We’ve cross-referenced their data with five types of gun control proposals. The analysis reveals that if all of these policies had been in effect at the federal level, they would have had the potential to prevent 146 out of 167 shootings, including all but one shooting in the past five years.
In the body of the article, LA Times journalist Rahul Mukherjee runs through a list of five gun laws he feels need to exist. So, what does he consider of the utmost importance? I’m so glad you asked.
First up is perhaps the greatest gem of the entire piece: a ban on straw purchases. Mukherjee uses Columbine as his example, stating a friend bought guns for the two killers and “a ban on straw purchases would have prevented that.”
Just one problem here. Straw purchases are already illegal.
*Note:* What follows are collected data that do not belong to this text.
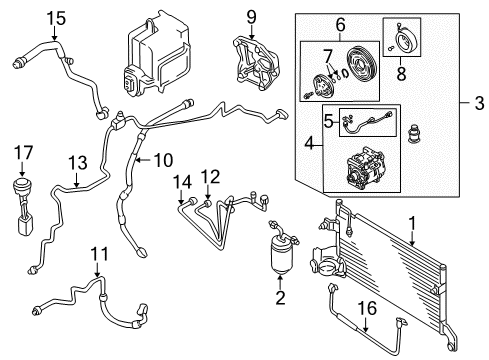 15
9
6
7
8
3
5
4
17
13
10
14
12
1
11
2
16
It’s almost like criminals are going to behave criminally no matter what laws are on the books.
Second on the list is the desire for a safe storage requirement. Some states have already put these on the books – Washington State, I’m looking at you and your rapid decline into anti-gun-hood – and here Mukherjee turns to the example of a California murderer to justify his request:
This law aims to prevent unauthorized people, like children, from accessing firearms. In 2001, an underage shooter in Sacramento who was blocked from purchasing a semiautomatic weapon was able to kill five people using his father’s firearms.
If you’re picturing a pre-pubescent kid swiping his dad’s gun and going on a rampage based on that description, you’re not alone. However, those murders back in 2001 were carried out by a 20-year-old security guard who’d been suspended from his job and reacted by spending 24 hours with guns and pipe bombs killing people.
He murdered his ex-girlfriend, three former co-workers, a City of Sacramento employee, and shot and injured a LEO and a passing motorist.
Why was he suspended? Because he’d trashed his ex’s car. He lived with his father (his mother, accused of molesting him, was in jail). His family was known for having run-ins with the police and was known for being white supremacists. Yes, Mukherjee, a safe gun storage laws would definitely have prevented that.
Third is that old favorite, an “assault weapons” ban which Mukherjee writes “would prohibit the sale of many high-powered rifles.” Taking the time to explain that AR-15s are not assault weapons feels like a pointless endeavor at this point. Oh, handguns aren’t assault weapons, either. Some states apparently need to hear that fact.
Mukherjee goes on to regurgitate other gun control clichés like how gun show loopholes not only exist, but are killing people and how if we only had red flag laws across the board, everything would be just fine:
The man who killed 17 people at Marjory Stoneman Douglas High School in Parkland, Fla., had attempted suicide, and his threats to attack a school had been reported to the local sheriff. A red flag law could have given someone the opportunity to intervene.
Wait. When it’s a 20-year-old security guard murdering his ex-girlfriend and co-workers he’s an “underage shooter” but when it’s a 19-year-old at a high school, he’s a man? Make up your mind, Mukherjee.
Words matter. So does an understanding of the law. The LA Times and Rahul Mukherjee display neither intellectual honesty nor any comprehension of current gun laws in this piece and my guess would be they don’t want any of those things.
What it comes down to is this: existing gun laws need to be enforced. Countless murderers have carried out their killing sprees with firearms obtained illegally whether by theft, lies, or government error (how many times have crimes committed by killers not been reported, allowing them to buy a gun themselves?).
Rather than adding still more laws to the pile, why not use what’s already on the books to reduce the number of criminals on the street? Just a thought.